A humanoid robot with a head, hands and feet and wearing stylish red sneakers boarded a flight for Germany at Los Angeles International Airport on Monday, becoming what was billed as the first robot traveling as a paid passenger on an airline. The robot, named Athena, created a scene at the Tom Bradley International Terminal as she was pushed in a wheelchair up to the Lufthansa counter to pick up her ticket to Frankfurt. Built by the Salt Lake City engineering and robotics company Sarcos, Athena was purchased by Germany’s Max Planck Society, which is trying to make her perform tasks too dangerous for humans, like cleanup after the Fukushima nuclear disaster.

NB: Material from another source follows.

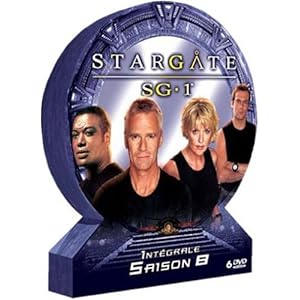 Stargate SG1 - L'Intégrale Saison 8 - Coffret 6 DVD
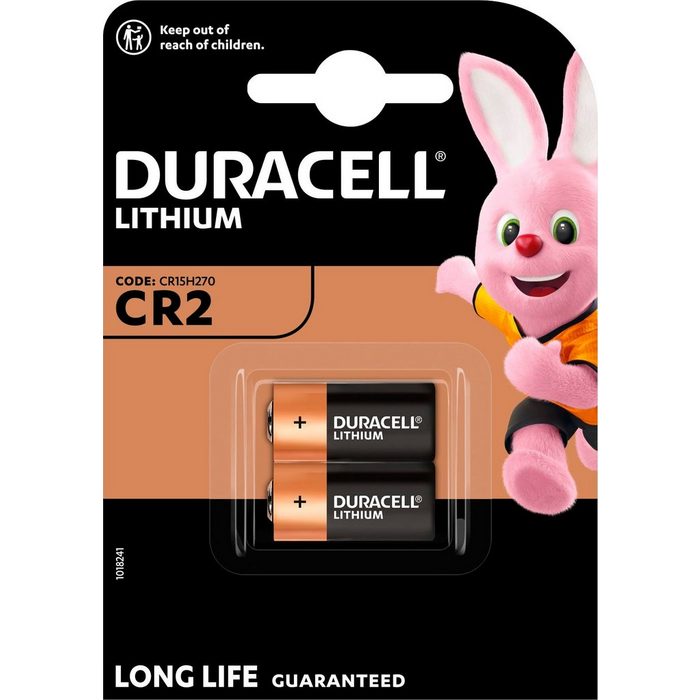 Duracell 2er Pack Photo Batterie CR2 (2 St)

We don’t want humans to go there and sacrifice their lives. I would like to have a robot achieve the same task, such as opening up doors and cleaning up.
Max Planck doctoral student Alexander Herzog
Athena got an economy ticket but enjoyed special treatment - she skipped the regular metal detector and instead got a special pat down treatment. And she skipped the queues at boarding and was pushed in a wheelchair on to the plane - that’s because the software to move her legs are still in the works. Athena could have been shipped in a big box like any other electronic gear, but the scientists wanted to see how humans responded to a robot sitting in a plane. Plus, Herzog said, “It’s cheaper to get a seat.”